_EXERCISE_
Put all of the data below into a JSON list of strings, one string per line, dropping blank lines and leaving out the pictures.

************

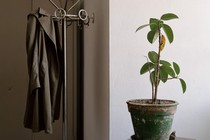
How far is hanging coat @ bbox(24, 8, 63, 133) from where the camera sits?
1627mm

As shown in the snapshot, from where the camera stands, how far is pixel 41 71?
1.64m

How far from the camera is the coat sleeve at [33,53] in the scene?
1.59 meters

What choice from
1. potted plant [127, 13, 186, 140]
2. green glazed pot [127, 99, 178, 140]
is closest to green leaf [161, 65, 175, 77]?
potted plant [127, 13, 186, 140]

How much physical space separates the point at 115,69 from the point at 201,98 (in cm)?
70

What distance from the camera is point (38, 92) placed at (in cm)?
167

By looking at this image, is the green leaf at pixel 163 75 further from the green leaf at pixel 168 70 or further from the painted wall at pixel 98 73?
the painted wall at pixel 98 73

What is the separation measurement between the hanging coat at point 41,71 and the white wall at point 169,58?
0.44m

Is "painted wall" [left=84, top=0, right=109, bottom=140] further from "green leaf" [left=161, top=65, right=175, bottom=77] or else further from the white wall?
"green leaf" [left=161, top=65, right=175, bottom=77]

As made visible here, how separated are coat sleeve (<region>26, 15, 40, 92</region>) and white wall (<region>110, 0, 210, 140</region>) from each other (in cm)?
50

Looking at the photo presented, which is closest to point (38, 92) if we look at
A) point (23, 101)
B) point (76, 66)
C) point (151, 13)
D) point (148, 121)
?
point (148, 121)

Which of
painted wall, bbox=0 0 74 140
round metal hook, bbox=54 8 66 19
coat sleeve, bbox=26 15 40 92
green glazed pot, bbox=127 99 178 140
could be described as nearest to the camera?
green glazed pot, bbox=127 99 178 140

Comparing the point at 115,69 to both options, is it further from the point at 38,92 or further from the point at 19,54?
the point at 19,54

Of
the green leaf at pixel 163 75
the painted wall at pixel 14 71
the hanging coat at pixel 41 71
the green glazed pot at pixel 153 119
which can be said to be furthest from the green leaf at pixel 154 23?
the painted wall at pixel 14 71

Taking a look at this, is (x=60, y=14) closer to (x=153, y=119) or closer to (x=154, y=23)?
(x=154, y=23)
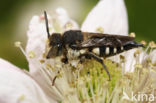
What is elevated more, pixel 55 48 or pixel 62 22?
pixel 62 22

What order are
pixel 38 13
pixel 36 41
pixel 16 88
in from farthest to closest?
1. pixel 38 13
2. pixel 36 41
3. pixel 16 88

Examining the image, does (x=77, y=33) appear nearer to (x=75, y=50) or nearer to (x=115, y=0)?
(x=75, y=50)

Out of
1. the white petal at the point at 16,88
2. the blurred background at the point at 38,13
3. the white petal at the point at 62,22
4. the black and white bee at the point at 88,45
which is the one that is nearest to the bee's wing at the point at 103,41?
the black and white bee at the point at 88,45

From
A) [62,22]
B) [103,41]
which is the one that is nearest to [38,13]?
[62,22]

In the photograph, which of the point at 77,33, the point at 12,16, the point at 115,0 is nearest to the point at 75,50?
the point at 77,33

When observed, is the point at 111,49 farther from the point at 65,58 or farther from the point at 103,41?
the point at 65,58

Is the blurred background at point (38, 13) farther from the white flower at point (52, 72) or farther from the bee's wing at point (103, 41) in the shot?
the bee's wing at point (103, 41)
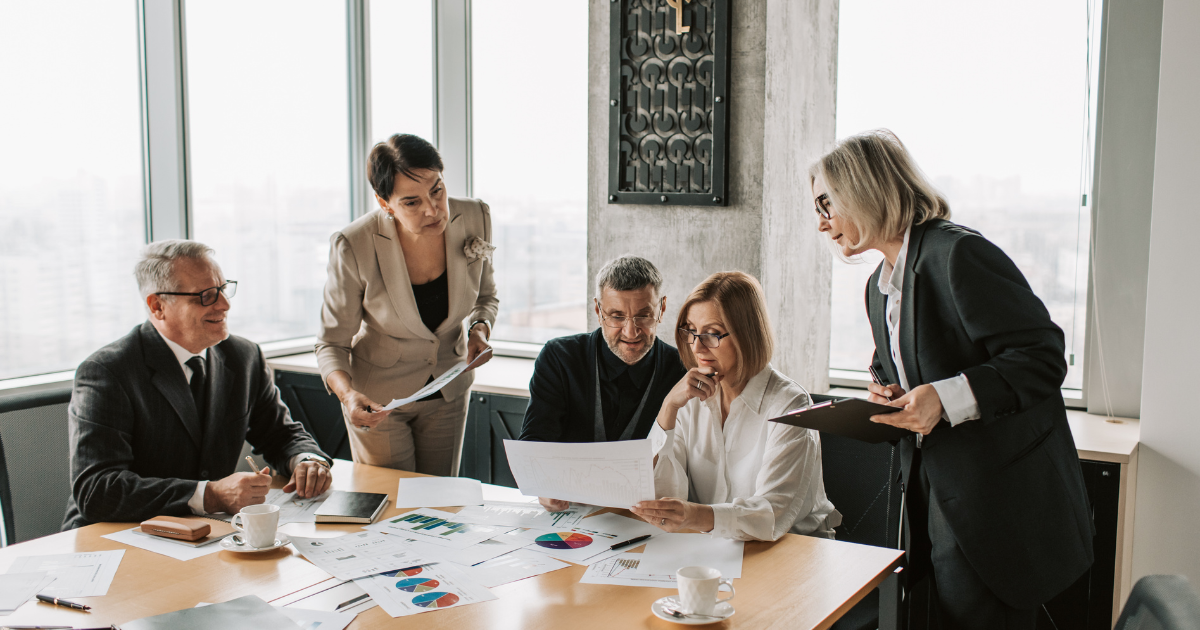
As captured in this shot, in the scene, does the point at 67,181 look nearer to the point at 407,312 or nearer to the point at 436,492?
the point at 407,312

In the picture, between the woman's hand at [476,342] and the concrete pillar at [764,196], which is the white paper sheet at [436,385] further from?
the concrete pillar at [764,196]

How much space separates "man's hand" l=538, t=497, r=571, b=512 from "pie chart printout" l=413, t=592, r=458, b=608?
545 millimetres

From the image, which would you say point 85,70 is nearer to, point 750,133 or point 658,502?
point 750,133

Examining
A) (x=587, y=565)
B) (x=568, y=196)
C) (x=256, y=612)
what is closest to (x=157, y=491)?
(x=256, y=612)

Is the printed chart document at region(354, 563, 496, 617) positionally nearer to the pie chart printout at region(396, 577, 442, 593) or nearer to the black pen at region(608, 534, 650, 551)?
the pie chart printout at region(396, 577, 442, 593)

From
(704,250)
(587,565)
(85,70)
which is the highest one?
(85,70)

************

_SOLUTION_
[
  "How far is hanging coat @ bbox(24, 8, 63, 133) from where the camera sits?",
  "1627mm",
  "As shown in the snapshot, from where the camera stands, how far is pixel 41 71?",
  "1.64m",
  "How far from the camera is the coat sleeve at [33,53] in the scene?",
  "1.59 meters",
  "What choice from",
  "1. potted plant [127, 13, 186, 140]",
  "2. green glazed pot [127, 99, 178, 140]",
  "is closest to green leaf [161, 65, 175, 77]?",
  "potted plant [127, 13, 186, 140]",
  "How much physical space separates the point at 115,69 from the point at 201,98 (in cm)?",
  "70",
  "What distance from the camera is point (38, 92) placed at (in cm)?",
  "167",
  "By looking at this image, is the green leaf at pixel 163 75 further from the green leaf at pixel 168 70 or further from the painted wall at pixel 98 73?",
  "the painted wall at pixel 98 73",
  "What is the separation measurement between the hanging coat at point 41,71 and the white wall at point 169,58?",
  "0.44m",
  "Is \"painted wall\" [left=84, top=0, right=109, bottom=140] further from \"green leaf\" [left=161, top=65, right=175, bottom=77] or else further from the white wall?",
  "\"green leaf\" [left=161, top=65, right=175, bottom=77]",
  "As made visible here, how separated are coat sleeve (<region>26, 15, 40, 92</region>) and white wall (<region>110, 0, 210, 140</region>) from each other (in cm)?",
  "50",
  "Looking at the photo presented, which is closest to point (38, 92) if we look at",
  "A) point (23, 101)",
  "B) point (76, 66)",
  "C) point (151, 13)",
  "D) point (148, 121)",
  "?",
  "point (148, 121)",
  "Which of",
  "painted wall, bbox=0 0 74 140",
  "round metal hook, bbox=54 8 66 19",
  "coat sleeve, bbox=26 15 40 92",
  "green glazed pot, bbox=127 99 178 140",
  "could be described as nearest to the camera?",
  "green glazed pot, bbox=127 99 178 140",
  "Comparing the point at 115,69 to both options, is it further from the point at 38,92 or further from the point at 19,54?",
  "the point at 19,54",
  "Of",
  "the green leaf at pixel 163 75",
  "the painted wall at pixel 14 71",
  "the hanging coat at pixel 41 71",
  "the green glazed pot at pixel 153 119",
  "which can be said to be furthest from the green leaf at pixel 154 23?",
  "the painted wall at pixel 14 71",
  "Taking a look at this, is (x=60, y=14) closer to (x=153, y=119) or closer to (x=154, y=23)?",
  "(x=154, y=23)",
  "What is elevated more, pixel 55 48 or pixel 62 22?",
  "pixel 62 22",
  "What order are",
  "pixel 38 13",
  "pixel 36 41",
  "pixel 16 88",
  "in from farthest to closest?",
  "1. pixel 38 13",
  "2. pixel 36 41",
  "3. pixel 16 88",
  "Examining the image, does (x=77, y=33) appear nearer to (x=75, y=50) or nearer to (x=115, y=0)?",
  "(x=75, y=50)",
  "Out of",
  "1. the white petal at the point at 16,88",
  "2. the blurred background at the point at 38,13",
  "3. the white petal at the point at 62,22",
  "4. the black and white bee at the point at 88,45",
  "which is the one that is nearest to the bee's wing at the point at 103,41?",
  "the black and white bee at the point at 88,45",
  "From",
  "A) [62,22]",
  "B) [103,41]",
  "which is the one that is nearest to [38,13]?",
  "[62,22]",
  "In the photograph, which of the point at 77,33, the point at 12,16, the point at 115,0 is nearest to the point at 75,50?",
  "the point at 77,33",
  "When observed, is the point at 111,49 farther from the point at 65,58 or farther from the point at 103,41?",
  "the point at 65,58",
  "Is the blurred background at point (38, 13) farther from the white flower at point (52, 72) or farther from the bee's wing at point (103, 41) in the shot?",
  "the bee's wing at point (103, 41)",
  "As captured in this shot, in the scene, does the point at 67,181 look nearer to the point at 407,312 or nearer to the point at 436,492?",
  "the point at 407,312",
  "In the picture, between the woman's hand at [476,342] and the concrete pillar at [764,196], which is the white paper sheet at [436,385] further from?",
  "the concrete pillar at [764,196]",
  "How much space separates \"man's hand\" l=538, t=497, r=571, b=512 from \"pie chart printout\" l=413, t=592, r=458, b=608?",
  "545 millimetres",
  "From the image, which would you say point 85,70 is nearer to, point 750,133 or point 658,502?",
  "point 750,133",
  "Examining",
  "A) (x=587, y=565)",
  "B) (x=568, y=196)",
  "C) (x=256, y=612)",
  "what is closest to (x=157, y=491)?",
  "(x=256, y=612)",
  "Is the printed chart document at region(354, 563, 496, 617) positionally nearer to the pie chart printout at region(396, 577, 442, 593) or nearer to the black pen at region(608, 534, 650, 551)?",
  "the pie chart printout at region(396, 577, 442, 593)",
  "From",
  "(704,250)",
  "(587,565)",
  "(85,70)",
  "which is the highest one?",
  "(85,70)"
]